**Work required**
Change "vantage point" to "camera position" in the rows, starting at the line containing "Among the things listed as" and ending at the line containing "430 centimetres". Write out only those lines, with nothing else altered.

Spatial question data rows
┄┄┄┄┄┄┄┄┄┄┄┄┄┄┄┄┄┄┄┄
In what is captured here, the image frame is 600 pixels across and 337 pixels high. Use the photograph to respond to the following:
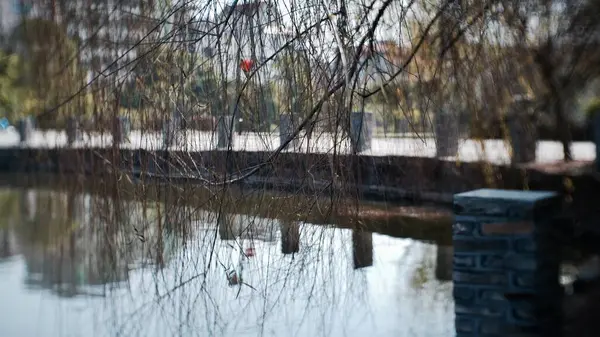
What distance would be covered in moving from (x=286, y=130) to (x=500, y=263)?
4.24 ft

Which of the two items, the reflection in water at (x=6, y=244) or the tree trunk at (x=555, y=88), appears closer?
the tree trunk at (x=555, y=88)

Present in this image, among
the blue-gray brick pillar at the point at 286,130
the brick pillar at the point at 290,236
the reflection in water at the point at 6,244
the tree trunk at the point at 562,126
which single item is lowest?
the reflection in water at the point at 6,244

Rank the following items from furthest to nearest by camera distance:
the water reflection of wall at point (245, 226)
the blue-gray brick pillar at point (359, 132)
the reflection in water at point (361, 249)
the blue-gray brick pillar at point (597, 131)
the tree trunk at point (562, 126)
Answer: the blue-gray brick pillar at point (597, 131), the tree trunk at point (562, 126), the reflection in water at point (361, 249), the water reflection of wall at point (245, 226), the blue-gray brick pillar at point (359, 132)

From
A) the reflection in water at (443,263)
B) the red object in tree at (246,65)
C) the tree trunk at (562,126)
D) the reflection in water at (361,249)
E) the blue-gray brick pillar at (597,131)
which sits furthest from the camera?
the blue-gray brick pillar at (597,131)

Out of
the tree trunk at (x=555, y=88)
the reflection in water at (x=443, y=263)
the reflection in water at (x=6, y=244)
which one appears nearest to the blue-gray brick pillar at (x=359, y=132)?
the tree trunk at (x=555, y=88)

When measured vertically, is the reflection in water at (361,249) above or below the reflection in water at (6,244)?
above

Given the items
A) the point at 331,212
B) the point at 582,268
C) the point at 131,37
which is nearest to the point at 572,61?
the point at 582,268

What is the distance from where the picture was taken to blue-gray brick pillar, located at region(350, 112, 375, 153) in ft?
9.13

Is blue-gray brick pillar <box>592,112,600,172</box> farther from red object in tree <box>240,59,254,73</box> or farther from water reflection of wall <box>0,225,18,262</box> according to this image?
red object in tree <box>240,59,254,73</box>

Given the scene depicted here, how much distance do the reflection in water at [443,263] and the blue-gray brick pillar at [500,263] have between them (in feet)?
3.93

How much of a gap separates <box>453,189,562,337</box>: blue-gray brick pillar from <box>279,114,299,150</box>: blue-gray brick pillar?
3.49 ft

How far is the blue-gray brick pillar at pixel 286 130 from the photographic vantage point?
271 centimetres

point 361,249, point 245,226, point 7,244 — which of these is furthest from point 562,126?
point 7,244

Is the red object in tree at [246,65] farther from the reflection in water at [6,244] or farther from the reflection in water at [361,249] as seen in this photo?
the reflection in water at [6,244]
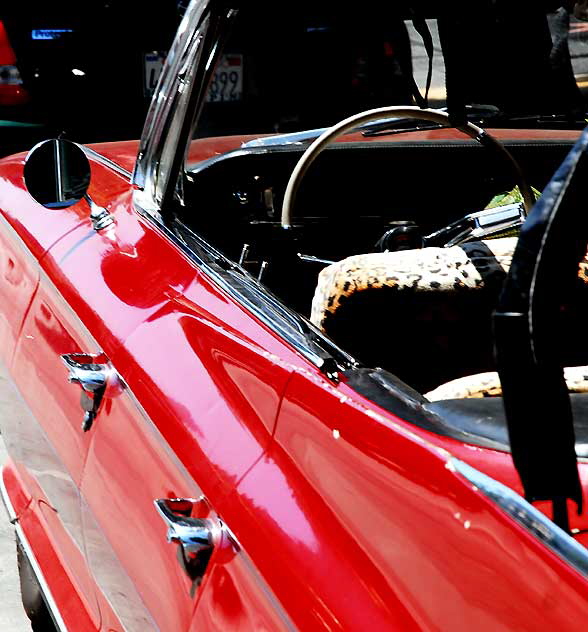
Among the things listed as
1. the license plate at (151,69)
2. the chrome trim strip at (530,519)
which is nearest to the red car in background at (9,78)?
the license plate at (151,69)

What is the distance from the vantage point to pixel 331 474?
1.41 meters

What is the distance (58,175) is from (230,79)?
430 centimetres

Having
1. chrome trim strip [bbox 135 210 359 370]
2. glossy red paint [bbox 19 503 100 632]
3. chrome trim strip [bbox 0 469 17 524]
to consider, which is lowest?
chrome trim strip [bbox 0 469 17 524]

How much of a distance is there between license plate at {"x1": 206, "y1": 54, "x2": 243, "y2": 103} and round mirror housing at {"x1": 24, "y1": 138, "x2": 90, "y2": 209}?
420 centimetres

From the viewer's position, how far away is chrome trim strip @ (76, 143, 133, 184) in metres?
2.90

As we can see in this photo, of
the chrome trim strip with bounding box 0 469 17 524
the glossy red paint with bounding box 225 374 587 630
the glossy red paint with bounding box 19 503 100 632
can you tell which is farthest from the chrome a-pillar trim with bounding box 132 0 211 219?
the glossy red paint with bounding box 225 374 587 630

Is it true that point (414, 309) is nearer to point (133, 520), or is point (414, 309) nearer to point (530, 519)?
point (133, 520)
┄┄┄┄┄┄┄┄┄┄┄┄┄┄┄┄┄┄┄┄
**Output of the task**
Among the things listed as
1. the license plate at (151,69)
2. the chrome trim strip at (530,519)
which is nearest to the red car in background at (9,78)?
the license plate at (151,69)

What is the distance from the camera position to pixel 331 474?
1.41 meters

What is the distance (58,175) is from (230,79)?
430 centimetres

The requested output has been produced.